The overall narrative of the book was an interesting juxtaposition of Bình’s experience as a gay, poor, Vietnamese man in Saigon and Paris with Alice B. Toklas and Gertrude Stein’s lives as gay, wealthy, American women in the Paris salon scene of the 1920s-30s. Bình’s narration made Alice B. Toklas seem much more likable than Getrude Stein. In a way the narrator’s position in his romantic relationships is similar to Miss Toklas’s position in hers–both are relatively in the background and are generally more sensible and self-sufficient than their partners. When I read historical fiction that dramatizes direct dialogue and detailed mannerisms of famous people in private settings, I always wonder what the author’s process was for arriving at their characterizations. Did Truong read a bunch of Gertrude Stein first? Kind of makes me want to read Stein’s Autobiography of Alice B. Toklas, although if it’s anything like Tender Buttons I’ll skip it. There were some scenes that bothered me from a suspension of disbelief standpoint.
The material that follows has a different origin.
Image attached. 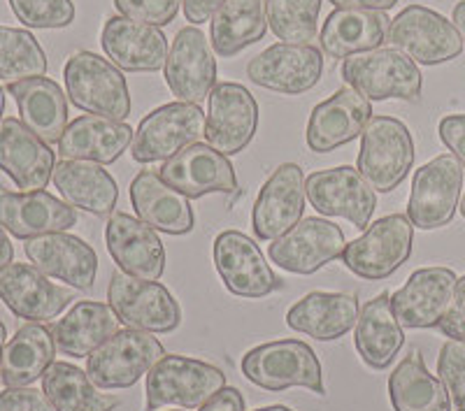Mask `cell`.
Here are the masks:
<instances>
[{"instance_id":"obj_1","label":"cell","mask_w":465,"mask_h":411,"mask_svg":"<svg viewBox=\"0 0 465 411\" xmlns=\"http://www.w3.org/2000/svg\"><path fill=\"white\" fill-rule=\"evenodd\" d=\"M68 98L77 110L124 122L131 116L126 77L112 61L94 52H77L64 68Z\"/></svg>"},{"instance_id":"obj_2","label":"cell","mask_w":465,"mask_h":411,"mask_svg":"<svg viewBox=\"0 0 465 411\" xmlns=\"http://www.w3.org/2000/svg\"><path fill=\"white\" fill-rule=\"evenodd\" d=\"M242 375L259 388L282 393L289 388L312 390L317 396L326 393L322 360L298 339H277L247 351L242 358Z\"/></svg>"},{"instance_id":"obj_3","label":"cell","mask_w":465,"mask_h":411,"mask_svg":"<svg viewBox=\"0 0 465 411\" xmlns=\"http://www.w3.org/2000/svg\"><path fill=\"white\" fill-rule=\"evenodd\" d=\"M223 388H226V375L214 365L189 356H163L149 369L144 409L159 411L165 405L201 409Z\"/></svg>"},{"instance_id":"obj_4","label":"cell","mask_w":465,"mask_h":411,"mask_svg":"<svg viewBox=\"0 0 465 411\" xmlns=\"http://www.w3.org/2000/svg\"><path fill=\"white\" fill-rule=\"evenodd\" d=\"M344 84L368 101H419L423 89L421 70L398 49H372L344 58L340 65Z\"/></svg>"},{"instance_id":"obj_5","label":"cell","mask_w":465,"mask_h":411,"mask_svg":"<svg viewBox=\"0 0 465 411\" xmlns=\"http://www.w3.org/2000/svg\"><path fill=\"white\" fill-rule=\"evenodd\" d=\"M412 132L401 119L372 116L361 135L359 172L375 193H391L414 165Z\"/></svg>"},{"instance_id":"obj_6","label":"cell","mask_w":465,"mask_h":411,"mask_svg":"<svg viewBox=\"0 0 465 411\" xmlns=\"http://www.w3.org/2000/svg\"><path fill=\"white\" fill-rule=\"evenodd\" d=\"M163 356V344L153 338V332L126 328L116 330L86 358V375L101 390H124L149 375Z\"/></svg>"},{"instance_id":"obj_7","label":"cell","mask_w":465,"mask_h":411,"mask_svg":"<svg viewBox=\"0 0 465 411\" xmlns=\"http://www.w3.org/2000/svg\"><path fill=\"white\" fill-rule=\"evenodd\" d=\"M412 244L414 226L407 214H389L368 226L354 242H347L340 259L361 279L381 281L410 260Z\"/></svg>"},{"instance_id":"obj_8","label":"cell","mask_w":465,"mask_h":411,"mask_svg":"<svg viewBox=\"0 0 465 411\" xmlns=\"http://www.w3.org/2000/svg\"><path fill=\"white\" fill-rule=\"evenodd\" d=\"M207 116L201 105L168 103L156 107L140 122L133 135L131 156L135 163H156L173 159L182 149L196 144L205 135Z\"/></svg>"},{"instance_id":"obj_9","label":"cell","mask_w":465,"mask_h":411,"mask_svg":"<svg viewBox=\"0 0 465 411\" xmlns=\"http://www.w3.org/2000/svg\"><path fill=\"white\" fill-rule=\"evenodd\" d=\"M463 172V165L451 153H442L414 172L407 202V219L414 228L438 230L450 226L459 210Z\"/></svg>"},{"instance_id":"obj_10","label":"cell","mask_w":465,"mask_h":411,"mask_svg":"<svg viewBox=\"0 0 465 411\" xmlns=\"http://www.w3.org/2000/svg\"><path fill=\"white\" fill-rule=\"evenodd\" d=\"M386 43H391L393 49L421 65L454 61L465 47L454 24L440 12L423 5H410L398 12L396 19H391Z\"/></svg>"},{"instance_id":"obj_11","label":"cell","mask_w":465,"mask_h":411,"mask_svg":"<svg viewBox=\"0 0 465 411\" xmlns=\"http://www.w3.org/2000/svg\"><path fill=\"white\" fill-rule=\"evenodd\" d=\"M107 300L116 318L135 330L173 332L182 323L180 302L159 281L114 272L107 289Z\"/></svg>"},{"instance_id":"obj_12","label":"cell","mask_w":465,"mask_h":411,"mask_svg":"<svg viewBox=\"0 0 465 411\" xmlns=\"http://www.w3.org/2000/svg\"><path fill=\"white\" fill-rule=\"evenodd\" d=\"M212 259L223 286L232 296L259 300L282 286L256 240L240 230L219 232L212 247Z\"/></svg>"},{"instance_id":"obj_13","label":"cell","mask_w":465,"mask_h":411,"mask_svg":"<svg viewBox=\"0 0 465 411\" xmlns=\"http://www.w3.org/2000/svg\"><path fill=\"white\" fill-rule=\"evenodd\" d=\"M305 193L322 217L347 219L356 228H368L377 207L375 189L351 165L312 172L305 180Z\"/></svg>"},{"instance_id":"obj_14","label":"cell","mask_w":465,"mask_h":411,"mask_svg":"<svg viewBox=\"0 0 465 411\" xmlns=\"http://www.w3.org/2000/svg\"><path fill=\"white\" fill-rule=\"evenodd\" d=\"M205 140L223 156L244 152L259 128V103L238 82H219L210 91Z\"/></svg>"},{"instance_id":"obj_15","label":"cell","mask_w":465,"mask_h":411,"mask_svg":"<svg viewBox=\"0 0 465 411\" xmlns=\"http://www.w3.org/2000/svg\"><path fill=\"white\" fill-rule=\"evenodd\" d=\"M210 40L196 26H184L173 40L163 77L180 103L201 105L217 86V58Z\"/></svg>"},{"instance_id":"obj_16","label":"cell","mask_w":465,"mask_h":411,"mask_svg":"<svg viewBox=\"0 0 465 411\" xmlns=\"http://www.w3.org/2000/svg\"><path fill=\"white\" fill-rule=\"evenodd\" d=\"M323 74L322 49L314 44L277 43L247 64L249 82L284 95H301L319 84Z\"/></svg>"},{"instance_id":"obj_17","label":"cell","mask_w":465,"mask_h":411,"mask_svg":"<svg viewBox=\"0 0 465 411\" xmlns=\"http://www.w3.org/2000/svg\"><path fill=\"white\" fill-rule=\"evenodd\" d=\"M344 247L347 240L340 226L326 219L310 217L301 219L282 238L272 240L268 259L286 272L314 274L331 260L340 259Z\"/></svg>"},{"instance_id":"obj_18","label":"cell","mask_w":465,"mask_h":411,"mask_svg":"<svg viewBox=\"0 0 465 411\" xmlns=\"http://www.w3.org/2000/svg\"><path fill=\"white\" fill-rule=\"evenodd\" d=\"M305 174L296 163H282L261 186L252 211L254 235L263 242L282 238L296 226L305 211Z\"/></svg>"},{"instance_id":"obj_19","label":"cell","mask_w":465,"mask_h":411,"mask_svg":"<svg viewBox=\"0 0 465 411\" xmlns=\"http://www.w3.org/2000/svg\"><path fill=\"white\" fill-rule=\"evenodd\" d=\"M161 180L180 191L189 201H196L207 193H235L238 177L235 168L210 144H191L174 153L173 159L163 161L159 170Z\"/></svg>"},{"instance_id":"obj_20","label":"cell","mask_w":465,"mask_h":411,"mask_svg":"<svg viewBox=\"0 0 465 411\" xmlns=\"http://www.w3.org/2000/svg\"><path fill=\"white\" fill-rule=\"evenodd\" d=\"M372 119V103L351 86L335 91L319 103L307 122V147L314 153H328L363 135Z\"/></svg>"},{"instance_id":"obj_21","label":"cell","mask_w":465,"mask_h":411,"mask_svg":"<svg viewBox=\"0 0 465 411\" xmlns=\"http://www.w3.org/2000/svg\"><path fill=\"white\" fill-rule=\"evenodd\" d=\"M107 251L131 277L159 281L165 269V249L152 226L126 211H112L105 226Z\"/></svg>"},{"instance_id":"obj_22","label":"cell","mask_w":465,"mask_h":411,"mask_svg":"<svg viewBox=\"0 0 465 411\" xmlns=\"http://www.w3.org/2000/svg\"><path fill=\"white\" fill-rule=\"evenodd\" d=\"M0 300L15 317L45 323L70 305L73 293L49 281L35 265L10 263L0 268Z\"/></svg>"},{"instance_id":"obj_23","label":"cell","mask_w":465,"mask_h":411,"mask_svg":"<svg viewBox=\"0 0 465 411\" xmlns=\"http://www.w3.org/2000/svg\"><path fill=\"white\" fill-rule=\"evenodd\" d=\"M456 281L459 277L450 268L414 269L405 286L391 296L398 323L410 330L438 326L450 309Z\"/></svg>"},{"instance_id":"obj_24","label":"cell","mask_w":465,"mask_h":411,"mask_svg":"<svg viewBox=\"0 0 465 411\" xmlns=\"http://www.w3.org/2000/svg\"><path fill=\"white\" fill-rule=\"evenodd\" d=\"M77 223V211L47 191H0V226L19 240L65 232Z\"/></svg>"},{"instance_id":"obj_25","label":"cell","mask_w":465,"mask_h":411,"mask_svg":"<svg viewBox=\"0 0 465 411\" xmlns=\"http://www.w3.org/2000/svg\"><path fill=\"white\" fill-rule=\"evenodd\" d=\"M56 156L45 140L28 131L22 119L0 123V170L22 191H45L52 181Z\"/></svg>"},{"instance_id":"obj_26","label":"cell","mask_w":465,"mask_h":411,"mask_svg":"<svg viewBox=\"0 0 465 411\" xmlns=\"http://www.w3.org/2000/svg\"><path fill=\"white\" fill-rule=\"evenodd\" d=\"M101 44L107 58L126 73H156L168 61V37L156 26L110 16L103 26Z\"/></svg>"},{"instance_id":"obj_27","label":"cell","mask_w":465,"mask_h":411,"mask_svg":"<svg viewBox=\"0 0 465 411\" xmlns=\"http://www.w3.org/2000/svg\"><path fill=\"white\" fill-rule=\"evenodd\" d=\"M28 260L52 279L65 281L73 289L91 290L98 277V256L94 247L68 232H52L43 238L26 240Z\"/></svg>"},{"instance_id":"obj_28","label":"cell","mask_w":465,"mask_h":411,"mask_svg":"<svg viewBox=\"0 0 465 411\" xmlns=\"http://www.w3.org/2000/svg\"><path fill=\"white\" fill-rule=\"evenodd\" d=\"M131 202L140 221L165 235H186L193 230V210L189 198L161 180L159 170H143L131 181Z\"/></svg>"},{"instance_id":"obj_29","label":"cell","mask_w":465,"mask_h":411,"mask_svg":"<svg viewBox=\"0 0 465 411\" xmlns=\"http://www.w3.org/2000/svg\"><path fill=\"white\" fill-rule=\"evenodd\" d=\"M133 131L128 123L114 122L107 116L84 114L68 123L58 153L64 161H91L110 165L133 144Z\"/></svg>"},{"instance_id":"obj_30","label":"cell","mask_w":465,"mask_h":411,"mask_svg":"<svg viewBox=\"0 0 465 411\" xmlns=\"http://www.w3.org/2000/svg\"><path fill=\"white\" fill-rule=\"evenodd\" d=\"M389 28L391 19L386 12L335 7L322 26V49L331 58H349L381 49L389 40Z\"/></svg>"},{"instance_id":"obj_31","label":"cell","mask_w":465,"mask_h":411,"mask_svg":"<svg viewBox=\"0 0 465 411\" xmlns=\"http://www.w3.org/2000/svg\"><path fill=\"white\" fill-rule=\"evenodd\" d=\"M359 314V300L351 293L314 290L286 311V326L319 342H333L356 326Z\"/></svg>"},{"instance_id":"obj_32","label":"cell","mask_w":465,"mask_h":411,"mask_svg":"<svg viewBox=\"0 0 465 411\" xmlns=\"http://www.w3.org/2000/svg\"><path fill=\"white\" fill-rule=\"evenodd\" d=\"M7 93L19 107L22 123L47 144H58L68 128V101L61 86L49 77L7 84Z\"/></svg>"},{"instance_id":"obj_33","label":"cell","mask_w":465,"mask_h":411,"mask_svg":"<svg viewBox=\"0 0 465 411\" xmlns=\"http://www.w3.org/2000/svg\"><path fill=\"white\" fill-rule=\"evenodd\" d=\"M402 344L405 332L393 314L391 296L384 290L361 309L354 326V347L368 367L386 369L391 367Z\"/></svg>"},{"instance_id":"obj_34","label":"cell","mask_w":465,"mask_h":411,"mask_svg":"<svg viewBox=\"0 0 465 411\" xmlns=\"http://www.w3.org/2000/svg\"><path fill=\"white\" fill-rule=\"evenodd\" d=\"M52 181L68 205L95 214V217L112 214L119 201V186L101 163L61 161L54 168Z\"/></svg>"},{"instance_id":"obj_35","label":"cell","mask_w":465,"mask_h":411,"mask_svg":"<svg viewBox=\"0 0 465 411\" xmlns=\"http://www.w3.org/2000/svg\"><path fill=\"white\" fill-rule=\"evenodd\" d=\"M56 356L52 328L43 323H26L3 348L0 381L5 388H24L43 379Z\"/></svg>"},{"instance_id":"obj_36","label":"cell","mask_w":465,"mask_h":411,"mask_svg":"<svg viewBox=\"0 0 465 411\" xmlns=\"http://www.w3.org/2000/svg\"><path fill=\"white\" fill-rule=\"evenodd\" d=\"M119 318L110 305L95 300H82L52 326L54 342L64 356L89 358L95 348L119 330Z\"/></svg>"},{"instance_id":"obj_37","label":"cell","mask_w":465,"mask_h":411,"mask_svg":"<svg viewBox=\"0 0 465 411\" xmlns=\"http://www.w3.org/2000/svg\"><path fill=\"white\" fill-rule=\"evenodd\" d=\"M389 397L396 411H451V397L442 379L426 369L417 348L389 377Z\"/></svg>"},{"instance_id":"obj_38","label":"cell","mask_w":465,"mask_h":411,"mask_svg":"<svg viewBox=\"0 0 465 411\" xmlns=\"http://www.w3.org/2000/svg\"><path fill=\"white\" fill-rule=\"evenodd\" d=\"M268 31L265 0H226L212 16L210 44L222 58L238 56L249 44L263 40Z\"/></svg>"},{"instance_id":"obj_39","label":"cell","mask_w":465,"mask_h":411,"mask_svg":"<svg viewBox=\"0 0 465 411\" xmlns=\"http://www.w3.org/2000/svg\"><path fill=\"white\" fill-rule=\"evenodd\" d=\"M43 393L54 411H114L119 400L98 393L84 369L54 360L43 377Z\"/></svg>"},{"instance_id":"obj_40","label":"cell","mask_w":465,"mask_h":411,"mask_svg":"<svg viewBox=\"0 0 465 411\" xmlns=\"http://www.w3.org/2000/svg\"><path fill=\"white\" fill-rule=\"evenodd\" d=\"M47 74V54L35 35L24 28L0 26V82L33 80Z\"/></svg>"},{"instance_id":"obj_41","label":"cell","mask_w":465,"mask_h":411,"mask_svg":"<svg viewBox=\"0 0 465 411\" xmlns=\"http://www.w3.org/2000/svg\"><path fill=\"white\" fill-rule=\"evenodd\" d=\"M268 26L286 44H310L319 33L322 0H265Z\"/></svg>"},{"instance_id":"obj_42","label":"cell","mask_w":465,"mask_h":411,"mask_svg":"<svg viewBox=\"0 0 465 411\" xmlns=\"http://www.w3.org/2000/svg\"><path fill=\"white\" fill-rule=\"evenodd\" d=\"M15 16L28 28H65L74 22L73 0H7Z\"/></svg>"},{"instance_id":"obj_43","label":"cell","mask_w":465,"mask_h":411,"mask_svg":"<svg viewBox=\"0 0 465 411\" xmlns=\"http://www.w3.org/2000/svg\"><path fill=\"white\" fill-rule=\"evenodd\" d=\"M438 375L444 388L450 393L451 402L459 409H465V342L450 339L440 348Z\"/></svg>"},{"instance_id":"obj_44","label":"cell","mask_w":465,"mask_h":411,"mask_svg":"<svg viewBox=\"0 0 465 411\" xmlns=\"http://www.w3.org/2000/svg\"><path fill=\"white\" fill-rule=\"evenodd\" d=\"M182 0H114L116 12L133 22H143L149 26H168L180 12Z\"/></svg>"},{"instance_id":"obj_45","label":"cell","mask_w":465,"mask_h":411,"mask_svg":"<svg viewBox=\"0 0 465 411\" xmlns=\"http://www.w3.org/2000/svg\"><path fill=\"white\" fill-rule=\"evenodd\" d=\"M438 328L444 338L465 342V277L456 281L451 305L442 317V321L438 323Z\"/></svg>"},{"instance_id":"obj_46","label":"cell","mask_w":465,"mask_h":411,"mask_svg":"<svg viewBox=\"0 0 465 411\" xmlns=\"http://www.w3.org/2000/svg\"><path fill=\"white\" fill-rule=\"evenodd\" d=\"M0 411H49V402L43 390L5 388L0 393Z\"/></svg>"},{"instance_id":"obj_47","label":"cell","mask_w":465,"mask_h":411,"mask_svg":"<svg viewBox=\"0 0 465 411\" xmlns=\"http://www.w3.org/2000/svg\"><path fill=\"white\" fill-rule=\"evenodd\" d=\"M438 132L444 147L450 149L451 156H456L465 170V114L444 116L438 126Z\"/></svg>"},{"instance_id":"obj_48","label":"cell","mask_w":465,"mask_h":411,"mask_svg":"<svg viewBox=\"0 0 465 411\" xmlns=\"http://www.w3.org/2000/svg\"><path fill=\"white\" fill-rule=\"evenodd\" d=\"M223 3H226V0H182V7H184L186 22L198 26V24L210 22L212 16L222 10Z\"/></svg>"},{"instance_id":"obj_49","label":"cell","mask_w":465,"mask_h":411,"mask_svg":"<svg viewBox=\"0 0 465 411\" xmlns=\"http://www.w3.org/2000/svg\"><path fill=\"white\" fill-rule=\"evenodd\" d=\"M198 411H244V397L238 388L226 386L217 396L210 397Z\"/></svg>"},{"instance_id":"obj_50","label":"cell","mask_w":465,"mask_h":411,"mask_svg":"<svg viewBox=\"0 0 465 411\" xmlns=\"http://www.w3.org/2000/svg\"><path fill=\"white\" fill-rule=\"evenodd\" d=\"M335 7H354V10H377L386 12L396 7L398 0H328Z\"/></svg>"},{"instance_id":"obj_51","label":"cell","mask_w":465,"mask_h":411,"mask_svg":"<svg viewBox=\"0 0 465 411\" xmlns=\"http://www.w3.org/2000/svg\"><path fill=\"white\" fill-rule=\"evenodd\" d=\"M12 259H15V247H12L10 238H7L5 228L0 226V268L10 265Z\"/></svg>"},{"instance_id":"obj_52","label":"cell","mask_w":465,"mask_h":411,"mask_svg":"<svg viewBox=\"0 0 465 411\" xmlns=\"http://www.w3.org/2000/svg\"><path fill=\"white\" fill-rule=\"evenodd\" d=\"M451 24L456 26V31H459L460 40H463V44H465V0L456 3L454 12H451Z\"/></svg>"},{"instance_id":"obj_53","label":"cell","mask_w":465,"mask_h":411,"mask_svg":"<svg viewBox=\"0 0 465 411\" xmlns=\"http://www.w3.org/2000/svg\"><path fill=\"white\" fill-rule=\"evenodd\" d=\"M5 338H7L5 323L0 321V360H3V348H5Z\"/></svg>"},{"instance_id":"obj_54","label":"cell","mask_w":465,"mask_h":411,"mask_svg":"<svg viewBox=\"0 0 465 411\" xmlns=\"http://www.w3.org/2000/svg\"><path fill=\"white\" fill-rule=\"evenodd\" d=\"M254 411H293V409H289V406L284 405H272V406H261V409H254Z\"/></svg>"},{"instance_id":"obj_55","label":"cell","mask_w":465,"mask_h":411,"mask_svg":"<svg viewBox=\"0 0 465 411\" xmlns=\"http://www.w3.org/2000/svg\"><path fill=\"white\" fill-rule=\"evenodd\" d=\"M3 112H5V91L0 86V123H3Z\"/></svg>"},{"instance_id":"obj_56","label":"cell","mask_w":465,"mask_h":411,"mask_svg":"<svg viewBox=\"0 0 465 411\" xmlns=\"http://www.w3.org/2000/svg\"><path fill=\"white\" fill-rule=\"evenodd\" d=\"M460 214H463V219H465V195H463V201H460Z\"/></svg>"},{"instance_id":"obj_57","label":"cell","mask_w":465,"mask_h":411,"mask_svg":"<svg viewBox=\"0 0 465 411\" xmlns=\"http://www.w3.org/2000/svg\"><path fill=\"white\" fill-rule=\"evenodd\" d=\"M460 411H465V409H460Z\"/></svg>"}]
</instances>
The narrator says many times that he speaks no English and barely any French, yet there are plenty of scenes where he tells about private conversations between Stein and Toklas that he almost certainly couldn’t have understood. To a lesser degree of bothersomeness, there are also scenes between the narrator’s father and mother that it seems unlikely that Bình would have known about; his father didn’t like him enough to tell him about his life and his mother probably wouldn’t have told her youngest son about all the abuse she’d suffered. The degree of metaphoric embellishment in the writing and the sort of ‘floating’ perspective, where rather than being anchored to things Bình would have known, we get scenes from before his conception and scenes that would have transpired in languages he didn’t know, gave the novel a bordering-on-magical-realism feeling. It reminded me at times of Toni Morrison.
Shamefully, I just totally didn’t know that Vietnam was under French colonial occupation in the 1920s. Fiction has been a great way for me to learn more about historical periods I was ignorant of. A book I read last year and really loved, The Poisonwood Bible, taught me a lot about the independence crisis in the Congo in the 60s. Please give me recommendations for more fiction that does this if you have them! Bonus points if POC author and double bonus points if not translated, e.g. originally written in English. I’m not a huge fan of reading translated books as I always worry I’m missing some of the author’s original intent.
This was the third ‘food book’ (as I call them) I’ve read in the past year. Food books are always a little bit alienating to me even though I like them. I think a lot of books, fiction especially, that use food as a storytelling tool do so on the premise that food is universal while also being culturally specific. While a reader might not recognize the dish, the author banks on there being flavors that everyone knows and ingredients that are universally appealing. I’m a vegan, though, and have yet to come across a ‘food book’ that doesn’t rely heavily on imagery of meat-based and other-animal-product-based foods, so that often feels like I don’t belong in this author’s concept of their audience. Please let me know if you have any recommendations for vegan-inclusive ‘food books’! I’d love to read one.